86.8 µs ± 337 ns per loop (mean ± std. dev. of 7 runs, 10,000 loops each)
141 ms ± 16.5 ms per loop (mean ± std. dev. of 7 runs, 10 loops each)


---

### Exercise: Pareto frontier of a set of points in 2-D space (aka Skyline problem)
We are given a set $S$ of $n$ 2D points.
A point $(x,y)$ dominates a point $(x',y')$ iff $𝑥'\leq 𝑥$ and $y'\leq 𝑦$. 
Our goal is to find the set $P$ of dominating points in $S$. 
This corresponds to find the Pareto frontier (or, equivalently, the skyline). 


This problem has a lot of [applications](https://en.wikipedia.org/wiki/Multi-objective_optimization) (and [here](https://en.wikipedia.org/wiki/Pareto_efficiency)).

The problem can be solved in $\Theta(n\log n)$ time.

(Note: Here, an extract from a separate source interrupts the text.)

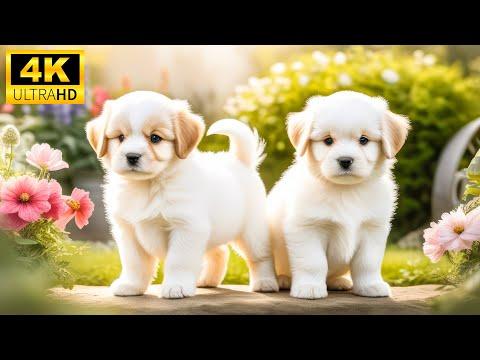 Baby Animals 4K - Harmonizing The Life Of Baby Animals With Relaxing Piano Music(Colorfully Dynamic)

To find $P$ we need to sort points in $S$ by $x$ in descending order, 
and if $x$′𝑠 the same by $y$ in descending order. This takes $\Theta(n\log n)$ time. 
Then, we do the following.

- Include first point in $P$ and remember this point as $𝑇$. 
- Iterates through the point (let $C$ current point):
* if $C$ is dominated by $T$, then skip $C$ and go to next point;
* Otherwise, include $C$ in $P$ and set $𝑇=𝐶$.

This step can be performed in linear time.

Implement the function ```pareto_frontier(S)```, which returns the pareto frontier $P$ of the points in $S$.


In [8]:
def pareto_frontier(S):
    S.sort(key=lambda point: (point[0], point[1]), reverse=True) # sort points in decreasing order
    P = [] # this will be the frontier (dominating points)
    T = S[0] 
    P.append(T)
    for C in S: # checks whether C dominates T, which means that C has a smaller or equal x-value and a smaller or equal y-value than T
        if (C[0] <= T[0]) and (C[1] <= T[1]):
            continue
        else: # if C dominates T, then T is updated to C and C is added to the Pareto frontier P
            P.append(C)
            T = C
    return list(reversed(P)) # the function returns the reversed list of P, because the points were added to P in reverse order

In [9]:
## Implementation test

S = [(6, 7.5), (7, 8), (8, 7), (2, 9), (3, 9.5), (1, 10), (4, 9), (5, 8)]

assert pareto_frontier(S) == [(1, 10), (3, 9.5), (4, 9), (7, 8), (8, 7)], "Fail!"